Given records Block Start
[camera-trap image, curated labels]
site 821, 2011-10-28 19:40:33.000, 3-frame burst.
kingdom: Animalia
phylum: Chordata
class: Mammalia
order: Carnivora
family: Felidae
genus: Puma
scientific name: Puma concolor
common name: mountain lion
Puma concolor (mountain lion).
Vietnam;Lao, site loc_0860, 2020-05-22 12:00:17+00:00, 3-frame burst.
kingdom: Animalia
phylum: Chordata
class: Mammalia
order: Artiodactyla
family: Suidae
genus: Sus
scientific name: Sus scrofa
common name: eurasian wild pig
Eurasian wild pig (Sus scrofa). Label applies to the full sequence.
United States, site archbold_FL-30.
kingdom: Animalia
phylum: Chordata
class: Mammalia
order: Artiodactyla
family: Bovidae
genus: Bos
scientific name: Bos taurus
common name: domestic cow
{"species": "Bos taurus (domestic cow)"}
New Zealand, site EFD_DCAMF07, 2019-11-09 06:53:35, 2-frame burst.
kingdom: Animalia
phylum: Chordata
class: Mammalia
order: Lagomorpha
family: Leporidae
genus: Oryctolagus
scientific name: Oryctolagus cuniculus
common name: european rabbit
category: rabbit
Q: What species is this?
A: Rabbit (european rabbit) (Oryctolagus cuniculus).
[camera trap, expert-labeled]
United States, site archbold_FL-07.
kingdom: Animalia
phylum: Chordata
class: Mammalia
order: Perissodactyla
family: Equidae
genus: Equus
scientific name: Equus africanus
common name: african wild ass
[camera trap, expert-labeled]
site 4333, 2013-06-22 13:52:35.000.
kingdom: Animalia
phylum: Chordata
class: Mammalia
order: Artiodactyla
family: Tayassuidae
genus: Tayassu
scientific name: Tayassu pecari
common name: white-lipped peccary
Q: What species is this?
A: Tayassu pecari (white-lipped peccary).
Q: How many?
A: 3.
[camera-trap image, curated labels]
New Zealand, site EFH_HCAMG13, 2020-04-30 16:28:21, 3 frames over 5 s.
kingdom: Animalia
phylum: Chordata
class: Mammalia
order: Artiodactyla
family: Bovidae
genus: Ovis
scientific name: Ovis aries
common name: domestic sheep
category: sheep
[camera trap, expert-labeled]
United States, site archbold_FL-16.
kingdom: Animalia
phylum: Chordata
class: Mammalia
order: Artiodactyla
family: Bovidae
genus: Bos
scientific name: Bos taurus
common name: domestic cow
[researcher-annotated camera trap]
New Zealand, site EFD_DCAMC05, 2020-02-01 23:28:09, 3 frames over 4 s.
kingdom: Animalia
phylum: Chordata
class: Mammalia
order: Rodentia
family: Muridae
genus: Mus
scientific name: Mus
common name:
Given records Block End
§ Task requirements
In full and verbatim, transcribe the data.

§ Task output
[camera-trap image, curated labels]
site 821, 2011-10-28 19:40:33.000, 3-frame burst.
kingdom: Animalia
phylum: Chordata
class: Mammalia
order: Carnivora
family: Felidae
genus: Puma
scientific name: Puma concolor
common name: mountain lion
Puma concolor (mountain lion).
Vietnam;Lao, site loc_0860, 2020-05-22 12:00:17+00:00, 3-frame burst.
kingdom: Animalia
phylum: Chordata
class: Mammalia
order: Artiodactyla
family: Suidae
genus: Sus
scientific name: Sus scrofa
common name: eurasian wild pig
Eurasian wild pig (Sus scrofa). Label applies to the full sequence.
United States, site archbold_FL-30.
kingdom: Animalia
phylum: Chordata
class: Mammalia
order: Artiodactyla
family: Bovidae
genus: Bos
scientific name: Bos taurus
common name: domestic cow
{"species": "Bos taurus (domestic cow)"}
New Zealand, site EFD_DCAMF07, 2019-11-09 06:53:35, 2-frame burst.
kingdom: Animalia
phylum: Chordata
class: Mammalia
order: Lagomorpha
family: Leporidae
genus: Oryctolagus
scientific name: Oryctolagus cuniculus
common name: european rabbit
category: rabbit
Q: What species is this?
A: Rabbit (european rabbit) (Oryctolagus cuniculus).
[camera trap, expert-labeled]
United States, site archbold_FL-07.
kingdom: Animalia
phylum: Chordata
class: Mammalia
order: Perissodactyla
family: Equidae
genus: Equus
scientific name: Equus africanus
common name: african wild ass
[camera trap, expert-labeled]
site 4333, 2013-06-22 13:52:35.000.
kingdom: Animalia
phylum: Chordata
class: Mammalia
order: Artiodactyla
family: Tayassuidae
genus: Tayassu
scientific name: Tayassu pecari
common name: white-lipped peccary
Q: What species is this?
A: Tayassu pecari (white-lipped peccary).
Q: How many?
A: 3.
[camera-trap image, curated labels]
New Zealand, site EFH_HCAMG13, 2020-04-30 16:28:21, 3 frames over 5 s.
kingdom: Animalia
phylum: Chordata
class: Mammalia
order: Artiodactyla
family: Bovidae
genus: Ovis
scientific name: Ovis aries
common name: domestic sheep
category: sheep
[camera trap, expert-labeled]
United States, site archbold_FL-16.
kingdom: Animalia
phylum: Chordata
class: Mammalia
order: Artiodactyla
family: Bovidae
genus: Bos
scientific name: Bos taurus
common name: domestic cow
[researcher-annotated camera trap]
New Zealand, site EFD_DCAMC05, 2020-02-01 23:28:09, 3 frames over 4 s.
kingdom: Animalia
phylum: Chordata
class: Mammalia
order: Rodentia
family: Muridae
genus: Mus
scientific name: Mus
common name:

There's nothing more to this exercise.